**Task instructions**
The data beneath this task has to be reprinted character for character.

**Supplied material**
__________

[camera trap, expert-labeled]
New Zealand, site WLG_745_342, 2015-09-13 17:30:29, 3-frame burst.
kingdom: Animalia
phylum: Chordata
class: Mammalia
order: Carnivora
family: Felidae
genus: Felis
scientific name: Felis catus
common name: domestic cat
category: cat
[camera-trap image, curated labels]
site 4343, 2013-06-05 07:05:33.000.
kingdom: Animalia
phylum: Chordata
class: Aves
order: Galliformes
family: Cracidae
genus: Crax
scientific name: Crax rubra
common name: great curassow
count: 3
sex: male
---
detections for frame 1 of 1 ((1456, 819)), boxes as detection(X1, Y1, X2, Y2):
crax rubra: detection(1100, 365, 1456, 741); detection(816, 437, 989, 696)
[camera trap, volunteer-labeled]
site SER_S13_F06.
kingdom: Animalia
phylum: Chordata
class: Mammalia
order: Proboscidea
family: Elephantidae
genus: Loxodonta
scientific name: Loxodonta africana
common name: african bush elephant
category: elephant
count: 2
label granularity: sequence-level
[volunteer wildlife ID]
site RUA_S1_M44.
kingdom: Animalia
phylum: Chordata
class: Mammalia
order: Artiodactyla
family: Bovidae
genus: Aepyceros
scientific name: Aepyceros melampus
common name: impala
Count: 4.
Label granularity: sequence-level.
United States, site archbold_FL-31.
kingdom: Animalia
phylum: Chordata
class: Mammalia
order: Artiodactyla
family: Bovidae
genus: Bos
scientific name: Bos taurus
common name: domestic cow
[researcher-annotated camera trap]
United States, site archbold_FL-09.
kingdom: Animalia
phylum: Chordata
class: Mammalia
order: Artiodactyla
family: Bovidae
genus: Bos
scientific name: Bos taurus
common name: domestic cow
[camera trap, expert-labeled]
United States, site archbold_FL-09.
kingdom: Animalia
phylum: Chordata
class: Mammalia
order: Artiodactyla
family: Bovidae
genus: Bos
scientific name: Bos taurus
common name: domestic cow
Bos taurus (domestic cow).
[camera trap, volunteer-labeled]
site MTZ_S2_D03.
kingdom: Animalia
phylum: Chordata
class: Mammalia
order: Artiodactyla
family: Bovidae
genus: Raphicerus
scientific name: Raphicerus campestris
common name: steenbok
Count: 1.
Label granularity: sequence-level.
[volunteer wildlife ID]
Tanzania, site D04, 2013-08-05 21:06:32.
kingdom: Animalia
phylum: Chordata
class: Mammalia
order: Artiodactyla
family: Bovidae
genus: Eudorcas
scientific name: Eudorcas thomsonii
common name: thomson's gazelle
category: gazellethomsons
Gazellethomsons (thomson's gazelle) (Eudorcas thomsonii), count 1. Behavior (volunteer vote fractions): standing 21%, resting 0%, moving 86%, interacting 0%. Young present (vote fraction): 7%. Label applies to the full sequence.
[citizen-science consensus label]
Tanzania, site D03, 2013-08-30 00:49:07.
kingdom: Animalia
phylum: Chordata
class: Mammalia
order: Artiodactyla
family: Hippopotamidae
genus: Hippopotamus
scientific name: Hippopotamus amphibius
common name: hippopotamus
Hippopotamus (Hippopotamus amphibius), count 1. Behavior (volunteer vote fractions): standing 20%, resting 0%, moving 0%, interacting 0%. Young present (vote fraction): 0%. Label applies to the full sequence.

__________

**Response area**
[camera trap, expert-labeled]
New Zealand, site WLG_745_342, 2015-09-13 17:30:29, 3-frame burst.
kingdom: Animalia
phylum: Chordata
class: Mammalia
order: Carnivora
family: Felidae
genus: Felis
scientific name: Felis catus
common name: domestic cat
category: cat
[camera-trap image, curated labels]
site 4343, 2013-06-05 07:05:33.000.
kingdom: Animalia
phylum: Chordata
class: Aves
order: Galliformes
family: Cracidae
genus: Crax
scientific name: Crax rubra
common name: great curassow
count: 3
sex: male
---
detections for frame 1 of 1 ((1456, 819)), boxes as detection(X1, Y1, X2, Y2):
crax rubra: detection(1100, 365, 1456, 741); detection(816, 437, 989, 696)
[camera trap, volunteer-labeled]
site SER_S13_F06.
kingdom: Animalia
phylum: Chordata
class: Mammalia
order: Proboscidea
family: Elephantidae
genus: Loxodonta
scientific name: Loxodonta africana
common name: african bush elephant
category: elephant
count: 2
label granularity: sequence-level
[volunteer wildlife ID]
site RUA_S1_M44.
kingdom: Animalia
phylum: Chordata
class: Mammalia
order: Artiodactyla
family: Bovidae
genus: Aepyceros
scientific name: Aepyceros melampus
common name: impala
Count: 4.
Label granularity: sequence-level.
United States, site archbold_FL-31.
kingdom: Animalia
phylum: Chordata
class: Mammalia
order: Artiodactyla
family: Bovidae
genus: Bos
scientific name: Bos taurus
common name: domestic cow
[researcher-annotated camera trap]
United States, site archbold_FL-09.
kingdom: Animalia
phylum: Chordata
class: Mammalia
order: Artiodactyla
family: Bovidae
genus: Bos
scientific name: Bos taurus
common name: domestic cow
[camera trap, expert-labeled]
United States, site archbold_FL-09.
kingdom: Animalia
phylum: Chordata
class: Mammalia
order: Artiodactyla
family: Bovidae
genus: Bos
scientific name: Bos taurus
common name: domestic cow
Bos taurus (domestic cow).
[camera trap, volunteer-labeled]
site MTZ_S2_D03.
kingdom: Animalia
phylum: Chordata
class: Mammalia
order: Artiodactyla
family: Bovidae
genus: Raphicerus
scientific name: Raphicerus campestris
common name: steenbok
Count: 1.
Label granularity: sequence-level.
[volunteer wildlife ID]
Tanzania, site D04, 2013-08-05 21:06:32.
kingdom: Animalia
phylum: Chordata
class: Mammalia
order: Artiodactyla
family: Bovidae
genus: Eudorcas
scientific name: Eudorcas thomsonii
common name: thomson's gazelle
category: gazellethomsons
Gazellethomsons (thomson's gazelle) (Eudorcas thomsonii), count 1. Behavior (volunteer vote fractions): standing 21%, resting 0%, moving 86%, interacting 0%. Young present (vote fraction): 7%. Label applies to the full sequence.
[citizen-science consensus label]
Tanzania, site D03, 2013-08-30 00:49:07.
kingdom: Animalia
phylum: Chordata
class: Mammalia
order: Artiodactyla
family: Hippopotamidae
genus: Hippopotamus
scientific name: Hippopotamus amphibius
common name: hippopotamus
Hippopotamus (Hippopotamus amphibius), count 1. Behavior (volunteer vote fractions): standing 20%, resting 0%, moving 0%, interacting 0%. Young present (vote fraction): 0%. Label applies to the full sequence.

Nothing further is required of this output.